San Fransicso Crime Data Analysis

Loading Libraries and Data

library(ggmap)
library(mapproj)
library(plyr)

Get Map of SF

sf = c(lon = -122.4167, lat = 37.7833)
sf.map = get_map(location = sf, zoom = 12, color = "color")
SF_MAP <- ggmap(sf.map, extent = "panel", maprange = FALSE)
SF_MAP

plot of chunk loadmap

Load crime data

SFPD_Incidents <- read.csv("C:/Users/LukasHalim/Documents/Dropbox/Leada/SFPD_Incidents.csv")

Subset to look at just violent crimes

violent_crime_types <- c("ARSON", "SUICIDE", "ASSAULT", "SEX OFFENSES, FORCIBLE", 
    "ROBBERY")
violent_crimes <- subset(SFPD_Incidents, Category %in% violent_crime_types)
coordinates <- violent_crimes

Loading Shapefile using code found in tutorial: http://www.r-bloggers.com/shapefile-polygons-plotted-on-google-maps-using-ggmap-in-r-throw-some-throw-some-stats-on-that-mappart-2/

library(rgdal)
PD_Districts <- readOGR("C:\\Users\\LukasHalim\\Documents\\Dropbox\\Leada\\sfpd_districts", 
    "sfpd_districts")
## OGR data source with driver: ESRI Shapefile 
## Source: "C:\Users\LukasHalim\Documents\Dropbox\Leada\sfpd_districts", layer: "sfpd_districts"
## with 10 features and 3 fields
## Feature type: wkbPolygon with 2 dimensions
PD_Districts_df <- fortify(spTransform(PD_Districts, CRS("+proj=longlat +datum=WGS84")))

Retreiving the center of each district so that the district name can be placed there. Had difficulty retrieving latitude and longitude of shapefile centers. Explanation found here: http://stackoverflow.com/questions/16462290/obtaining-latitude-and-longitude-with-from-spatial-objects-in-r

centers <- coordinates(spTransform(PD_Districts, CRS("+proj=longlat +datum=WGS84")))
DistrictCenters <- cbind(PD_Districts@data, centers[, 1], centers[, 2])
DistrictCenters <- rename(DistrictCenters, c(`centers[, 1]` = "long", `centers[, 2]` = "lat"))
SF_MAP <- SF_MAP + geom_text(data = DistrictCenters, aes(x = long, y = lat, 
    label = DISTRICT, group = NULL), size = 2.5)
SF_MAP <- SF_MAP + geom_polygon(aes(x = long, y = lat, group = group), fill = "grey", 
    size = 0.2, color = "black", data = PD_Districts_df, alpha = 0)

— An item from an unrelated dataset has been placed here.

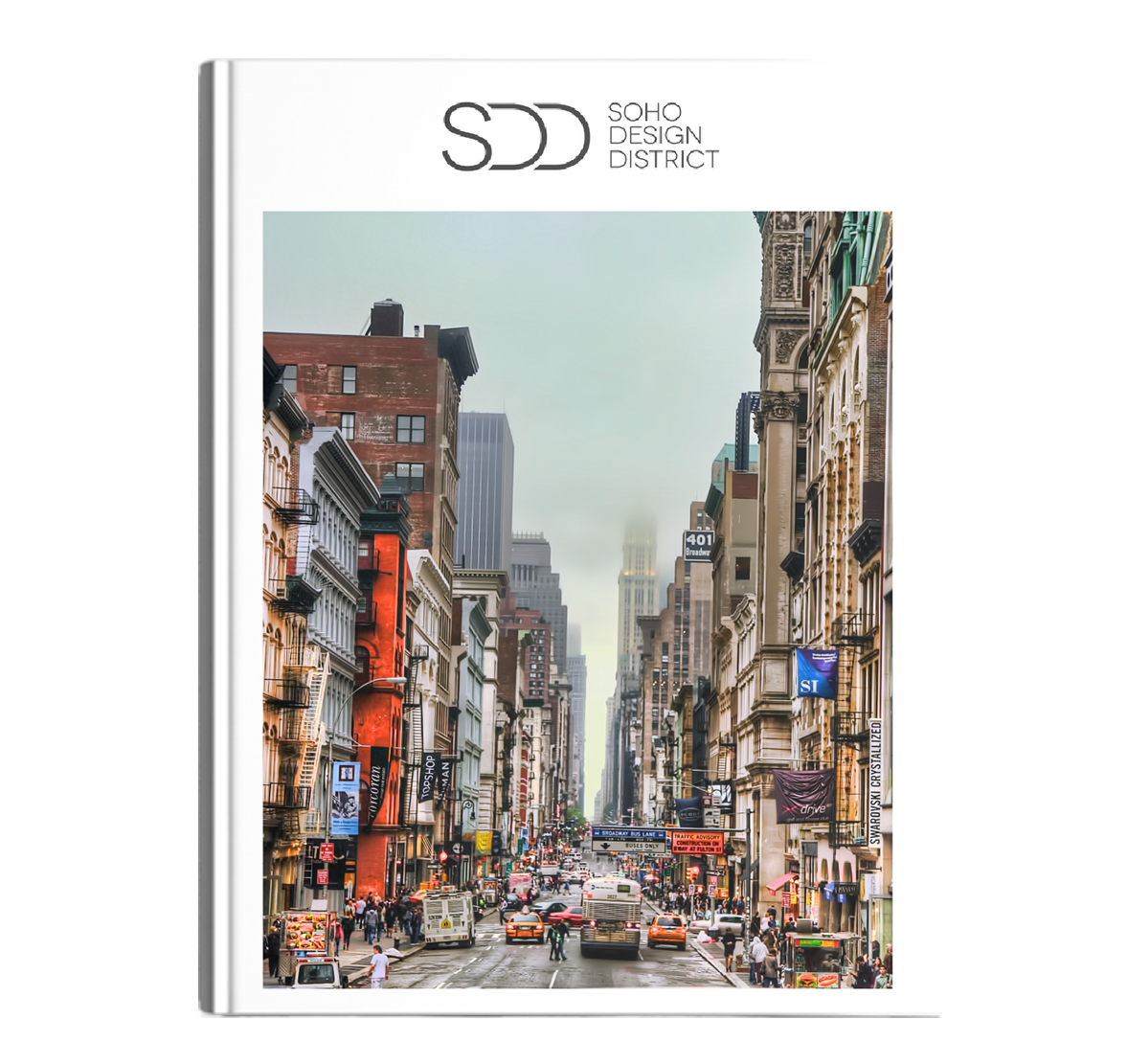 Ebook Soho Design District New York 2017 My Design Agenda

Display Map with police districts from shapefile overlayed

SF_MAP

plot of chunk Display Map with Districts

Get the areas for each PD District Total area is about 45 square miles… pretty close to the figure given on wikipedia

PD_Areas <- sapply(1:10, function(x) (PD_Districts@polygons[[x]]@area))/27878400
sum(PD_Areas)
## [1] 44.95

Divide violent crimes by square mile

violent_crimes_per_sq_mi <- prop.table(table(violent_crimes$PdDistrict)/PD_Areas)
violent_crimes_per_sq_mi <- cbind(violent_crimes_per_sq_mi = as.vector(violent_crimes_per_sq_mi), 
    id = 0:9)

PD_Districts_df <- merge(PD_Districts_df, violent_crimes_per_sq_mi, by = c("id"))
SF_MAP <- SF_MAP + geom_polygon(aes(x = long, y = lat, group = group, alpha = as.factor(violent_crimes_per_sq_mi)), 
    size = 0.1, fill = "red", color = "black", data = PD_Districts_df)
SF_MAP <- SF_MAP + theme(strip.background = element_blank(), strip.text.y = element_blank(), 
    legend.text = element_blank(), legend.title = element_blank(), legend.position = "none")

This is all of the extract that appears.